DOCUMENT SEGMENT>

◇ ◇ ◇ ◇ ◇ ◇ ◇

Re: [ACTION-79]Consider consolidation of status-related data categories and process trigger

From: Dave Lewis <dave.lewis@cs.tcd.ie>
Date: Thu, 10 May 2012 01:33:14 +0100
Message-ID: <4FAB0CCA.8090208@cs.tcd.ie>
To: "Pedro L. Díez Orzas" <pedro.diez@linguaserve.com>
CC: 'Arle Lommel' <arle.lommel@dfki.de>, 'Felix Sasaki' <fsasaki@w3.org>, public-multilingualweb-lt@w3.org
Hi Pedro,
Yes, I think that I misunderstood you intention with this data category 
- my apologies.

I was thinking of it as a client side cache, just to help consistent 
version management on the client side. But if I understand this 
correctly, you are talking about a cache associated with the MT service, 
which is useful so that the same string from a source document doesn't 
need be translated again by the MT engine, just looked up from the cache 
- is that right?

I'm of course very happy to discuss this further to make sure we address 
the use case correctly.

cheers,
Dave

On 09/05/2012 10:53, Pedro L. Díez Orzas wrote:
>
> Dear Felix, Arle, Dave, all,
>
> Of course, any expert contribution is always welcome, so go ahead if 
> you think it is helpful.

◇ ◇ ◇ ◇ ◇ ◇ ◇

DATA FOR REVIEW>
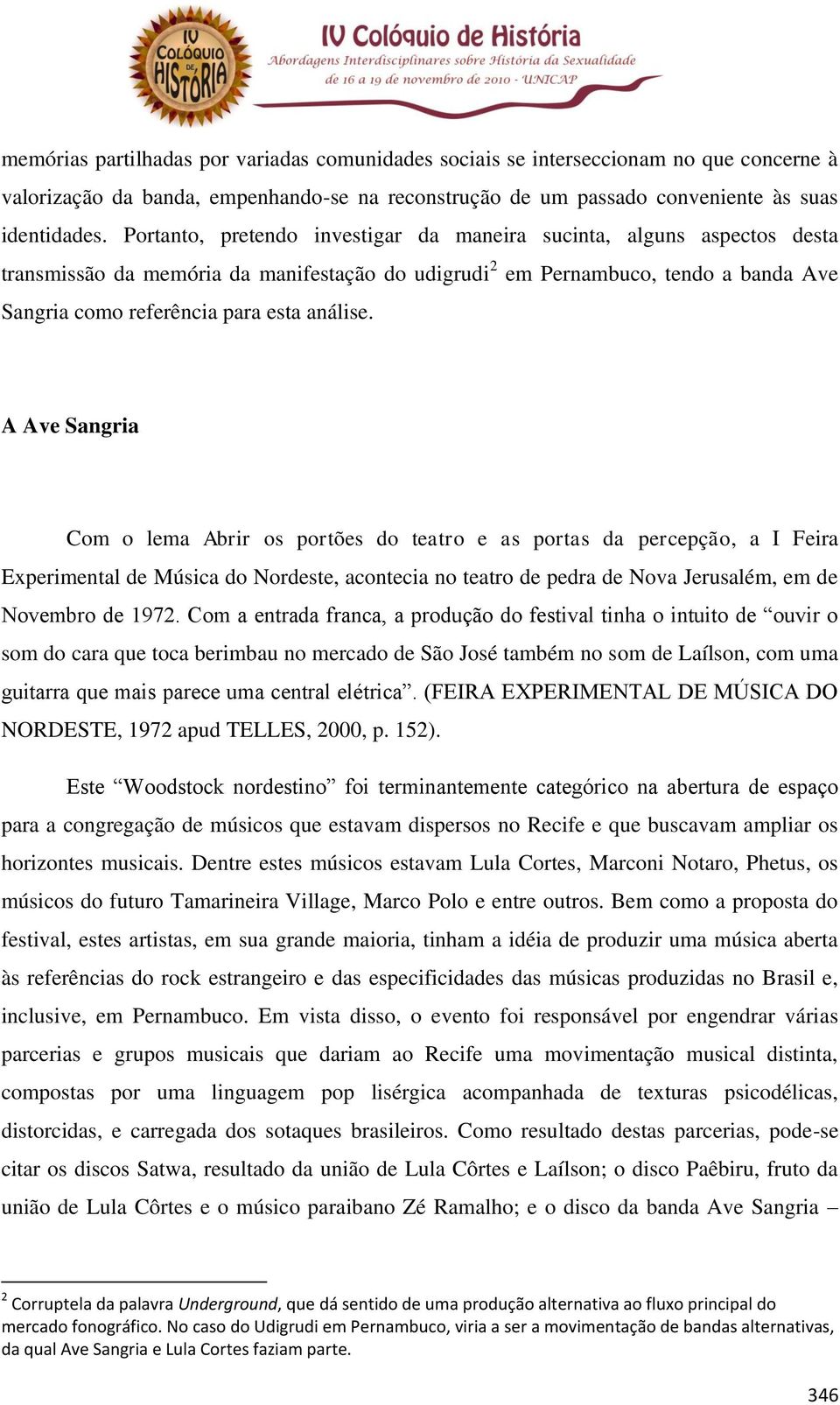 IV COLÓQUIO DE HISTÓRIA

IV Colóquio de História
Abordagens Interdisciplinares sobre História da Sexualidade
de 16 a 19 de novembro de 2010 - UNICAP

memórias partilhadas por variadas comunidades sociais se interseccionam no que concerne à valorização da banda, empenhando-se na reconstrução de um passado conveniente às suas identidades. Portanto, pretendo investigar da maneira sucinta, alguns aspectos desta transmissão da memória da manifestação do udigrudi$^2$ em Pernambuco, tendo a banda Ave Sangria como referência para esta análise.

A Ave Sangria

Com o lema Abrir os portões do teatro e as portas da percepção, a I Feira Experimental de Música do Nordeste, acontecia no teatro de pedra de Nova Jerusalém, em de Novembro de 1972. Com a entrada franca, a produção do festival tinha o intuito de “ouvir o som do cara que toca berimbau no mercado de São José também no som de Laílson, com uma guitarra que mais parece uma central elétrica”. (FEIRA EXPERIMENTAL DE MÚSICA DO NORDESTE, 1972 apud TELLES, 2000, p. 152).

Este “Woodstock nordestino” foi terminantemente categórico na abertura de espaço para a congregação de músicos que estavam dispersos no Recife e que buscavam ampliar os horizontes musicais. Dentre estes músicos estavam Lula Cortes, Marconi Notaro, Phetus, os músicos do futuro Tamarineira Village, Marco Polo e entre outros. Bem como a proposta do festival, estes artistas, em sua grande maioria, tinham a idéia de produzir uma música aberta às referências do rock estrangeiro e das especificidades das músicas produzidas no Brasil e, inclusive, em Pernambuco. Em vista disso, o evento foi responsável por engendrar várias parcerias e grupos musicais que dariam ao Recife uma movimentação musical distinta, compostas por uma linguagem pop lisérgica acompanhada de texturas psicodélicas, distorcidas, e carregada dos sotaques brasileiros. Como resultado destas parcerias, pode-se citar os discos Satwa, resultado da união de Lula Côrtes e Laílson; o disco Paêbiru, fruto da união de Lula Côrtes e o músico paraibano Zé Ramalho; e o disco da banda Ave Sangria –

$^2$ Corruptela da palavra Underground, que dá sentido de uma produção alternativa ao fluxo principal do mercado fonográfico. No caso do Udigrudi em Pernambuco, viria a ser a movimentação de bandas alternativas, da qual Ave Sangria e Lula Cortes faziam parte.

346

◇ ◇ ◇ ◇ ◇ ◇ ◇

WHAT YOU HAVE TO DO>
Can you retype the mailing-list message above from "I was thinking" up to and including "is that right?"?

TASK RESULT>
I was thinking of it as a client side cache, just to help consistent 
version management on the client side. But if I understand this 
correctly, you are talking about a cache associated with the MT service, 
which is useful so that the same string from a source document doesn't 
need be translated again by the MT engine, just looked up from the cache 
- is that right?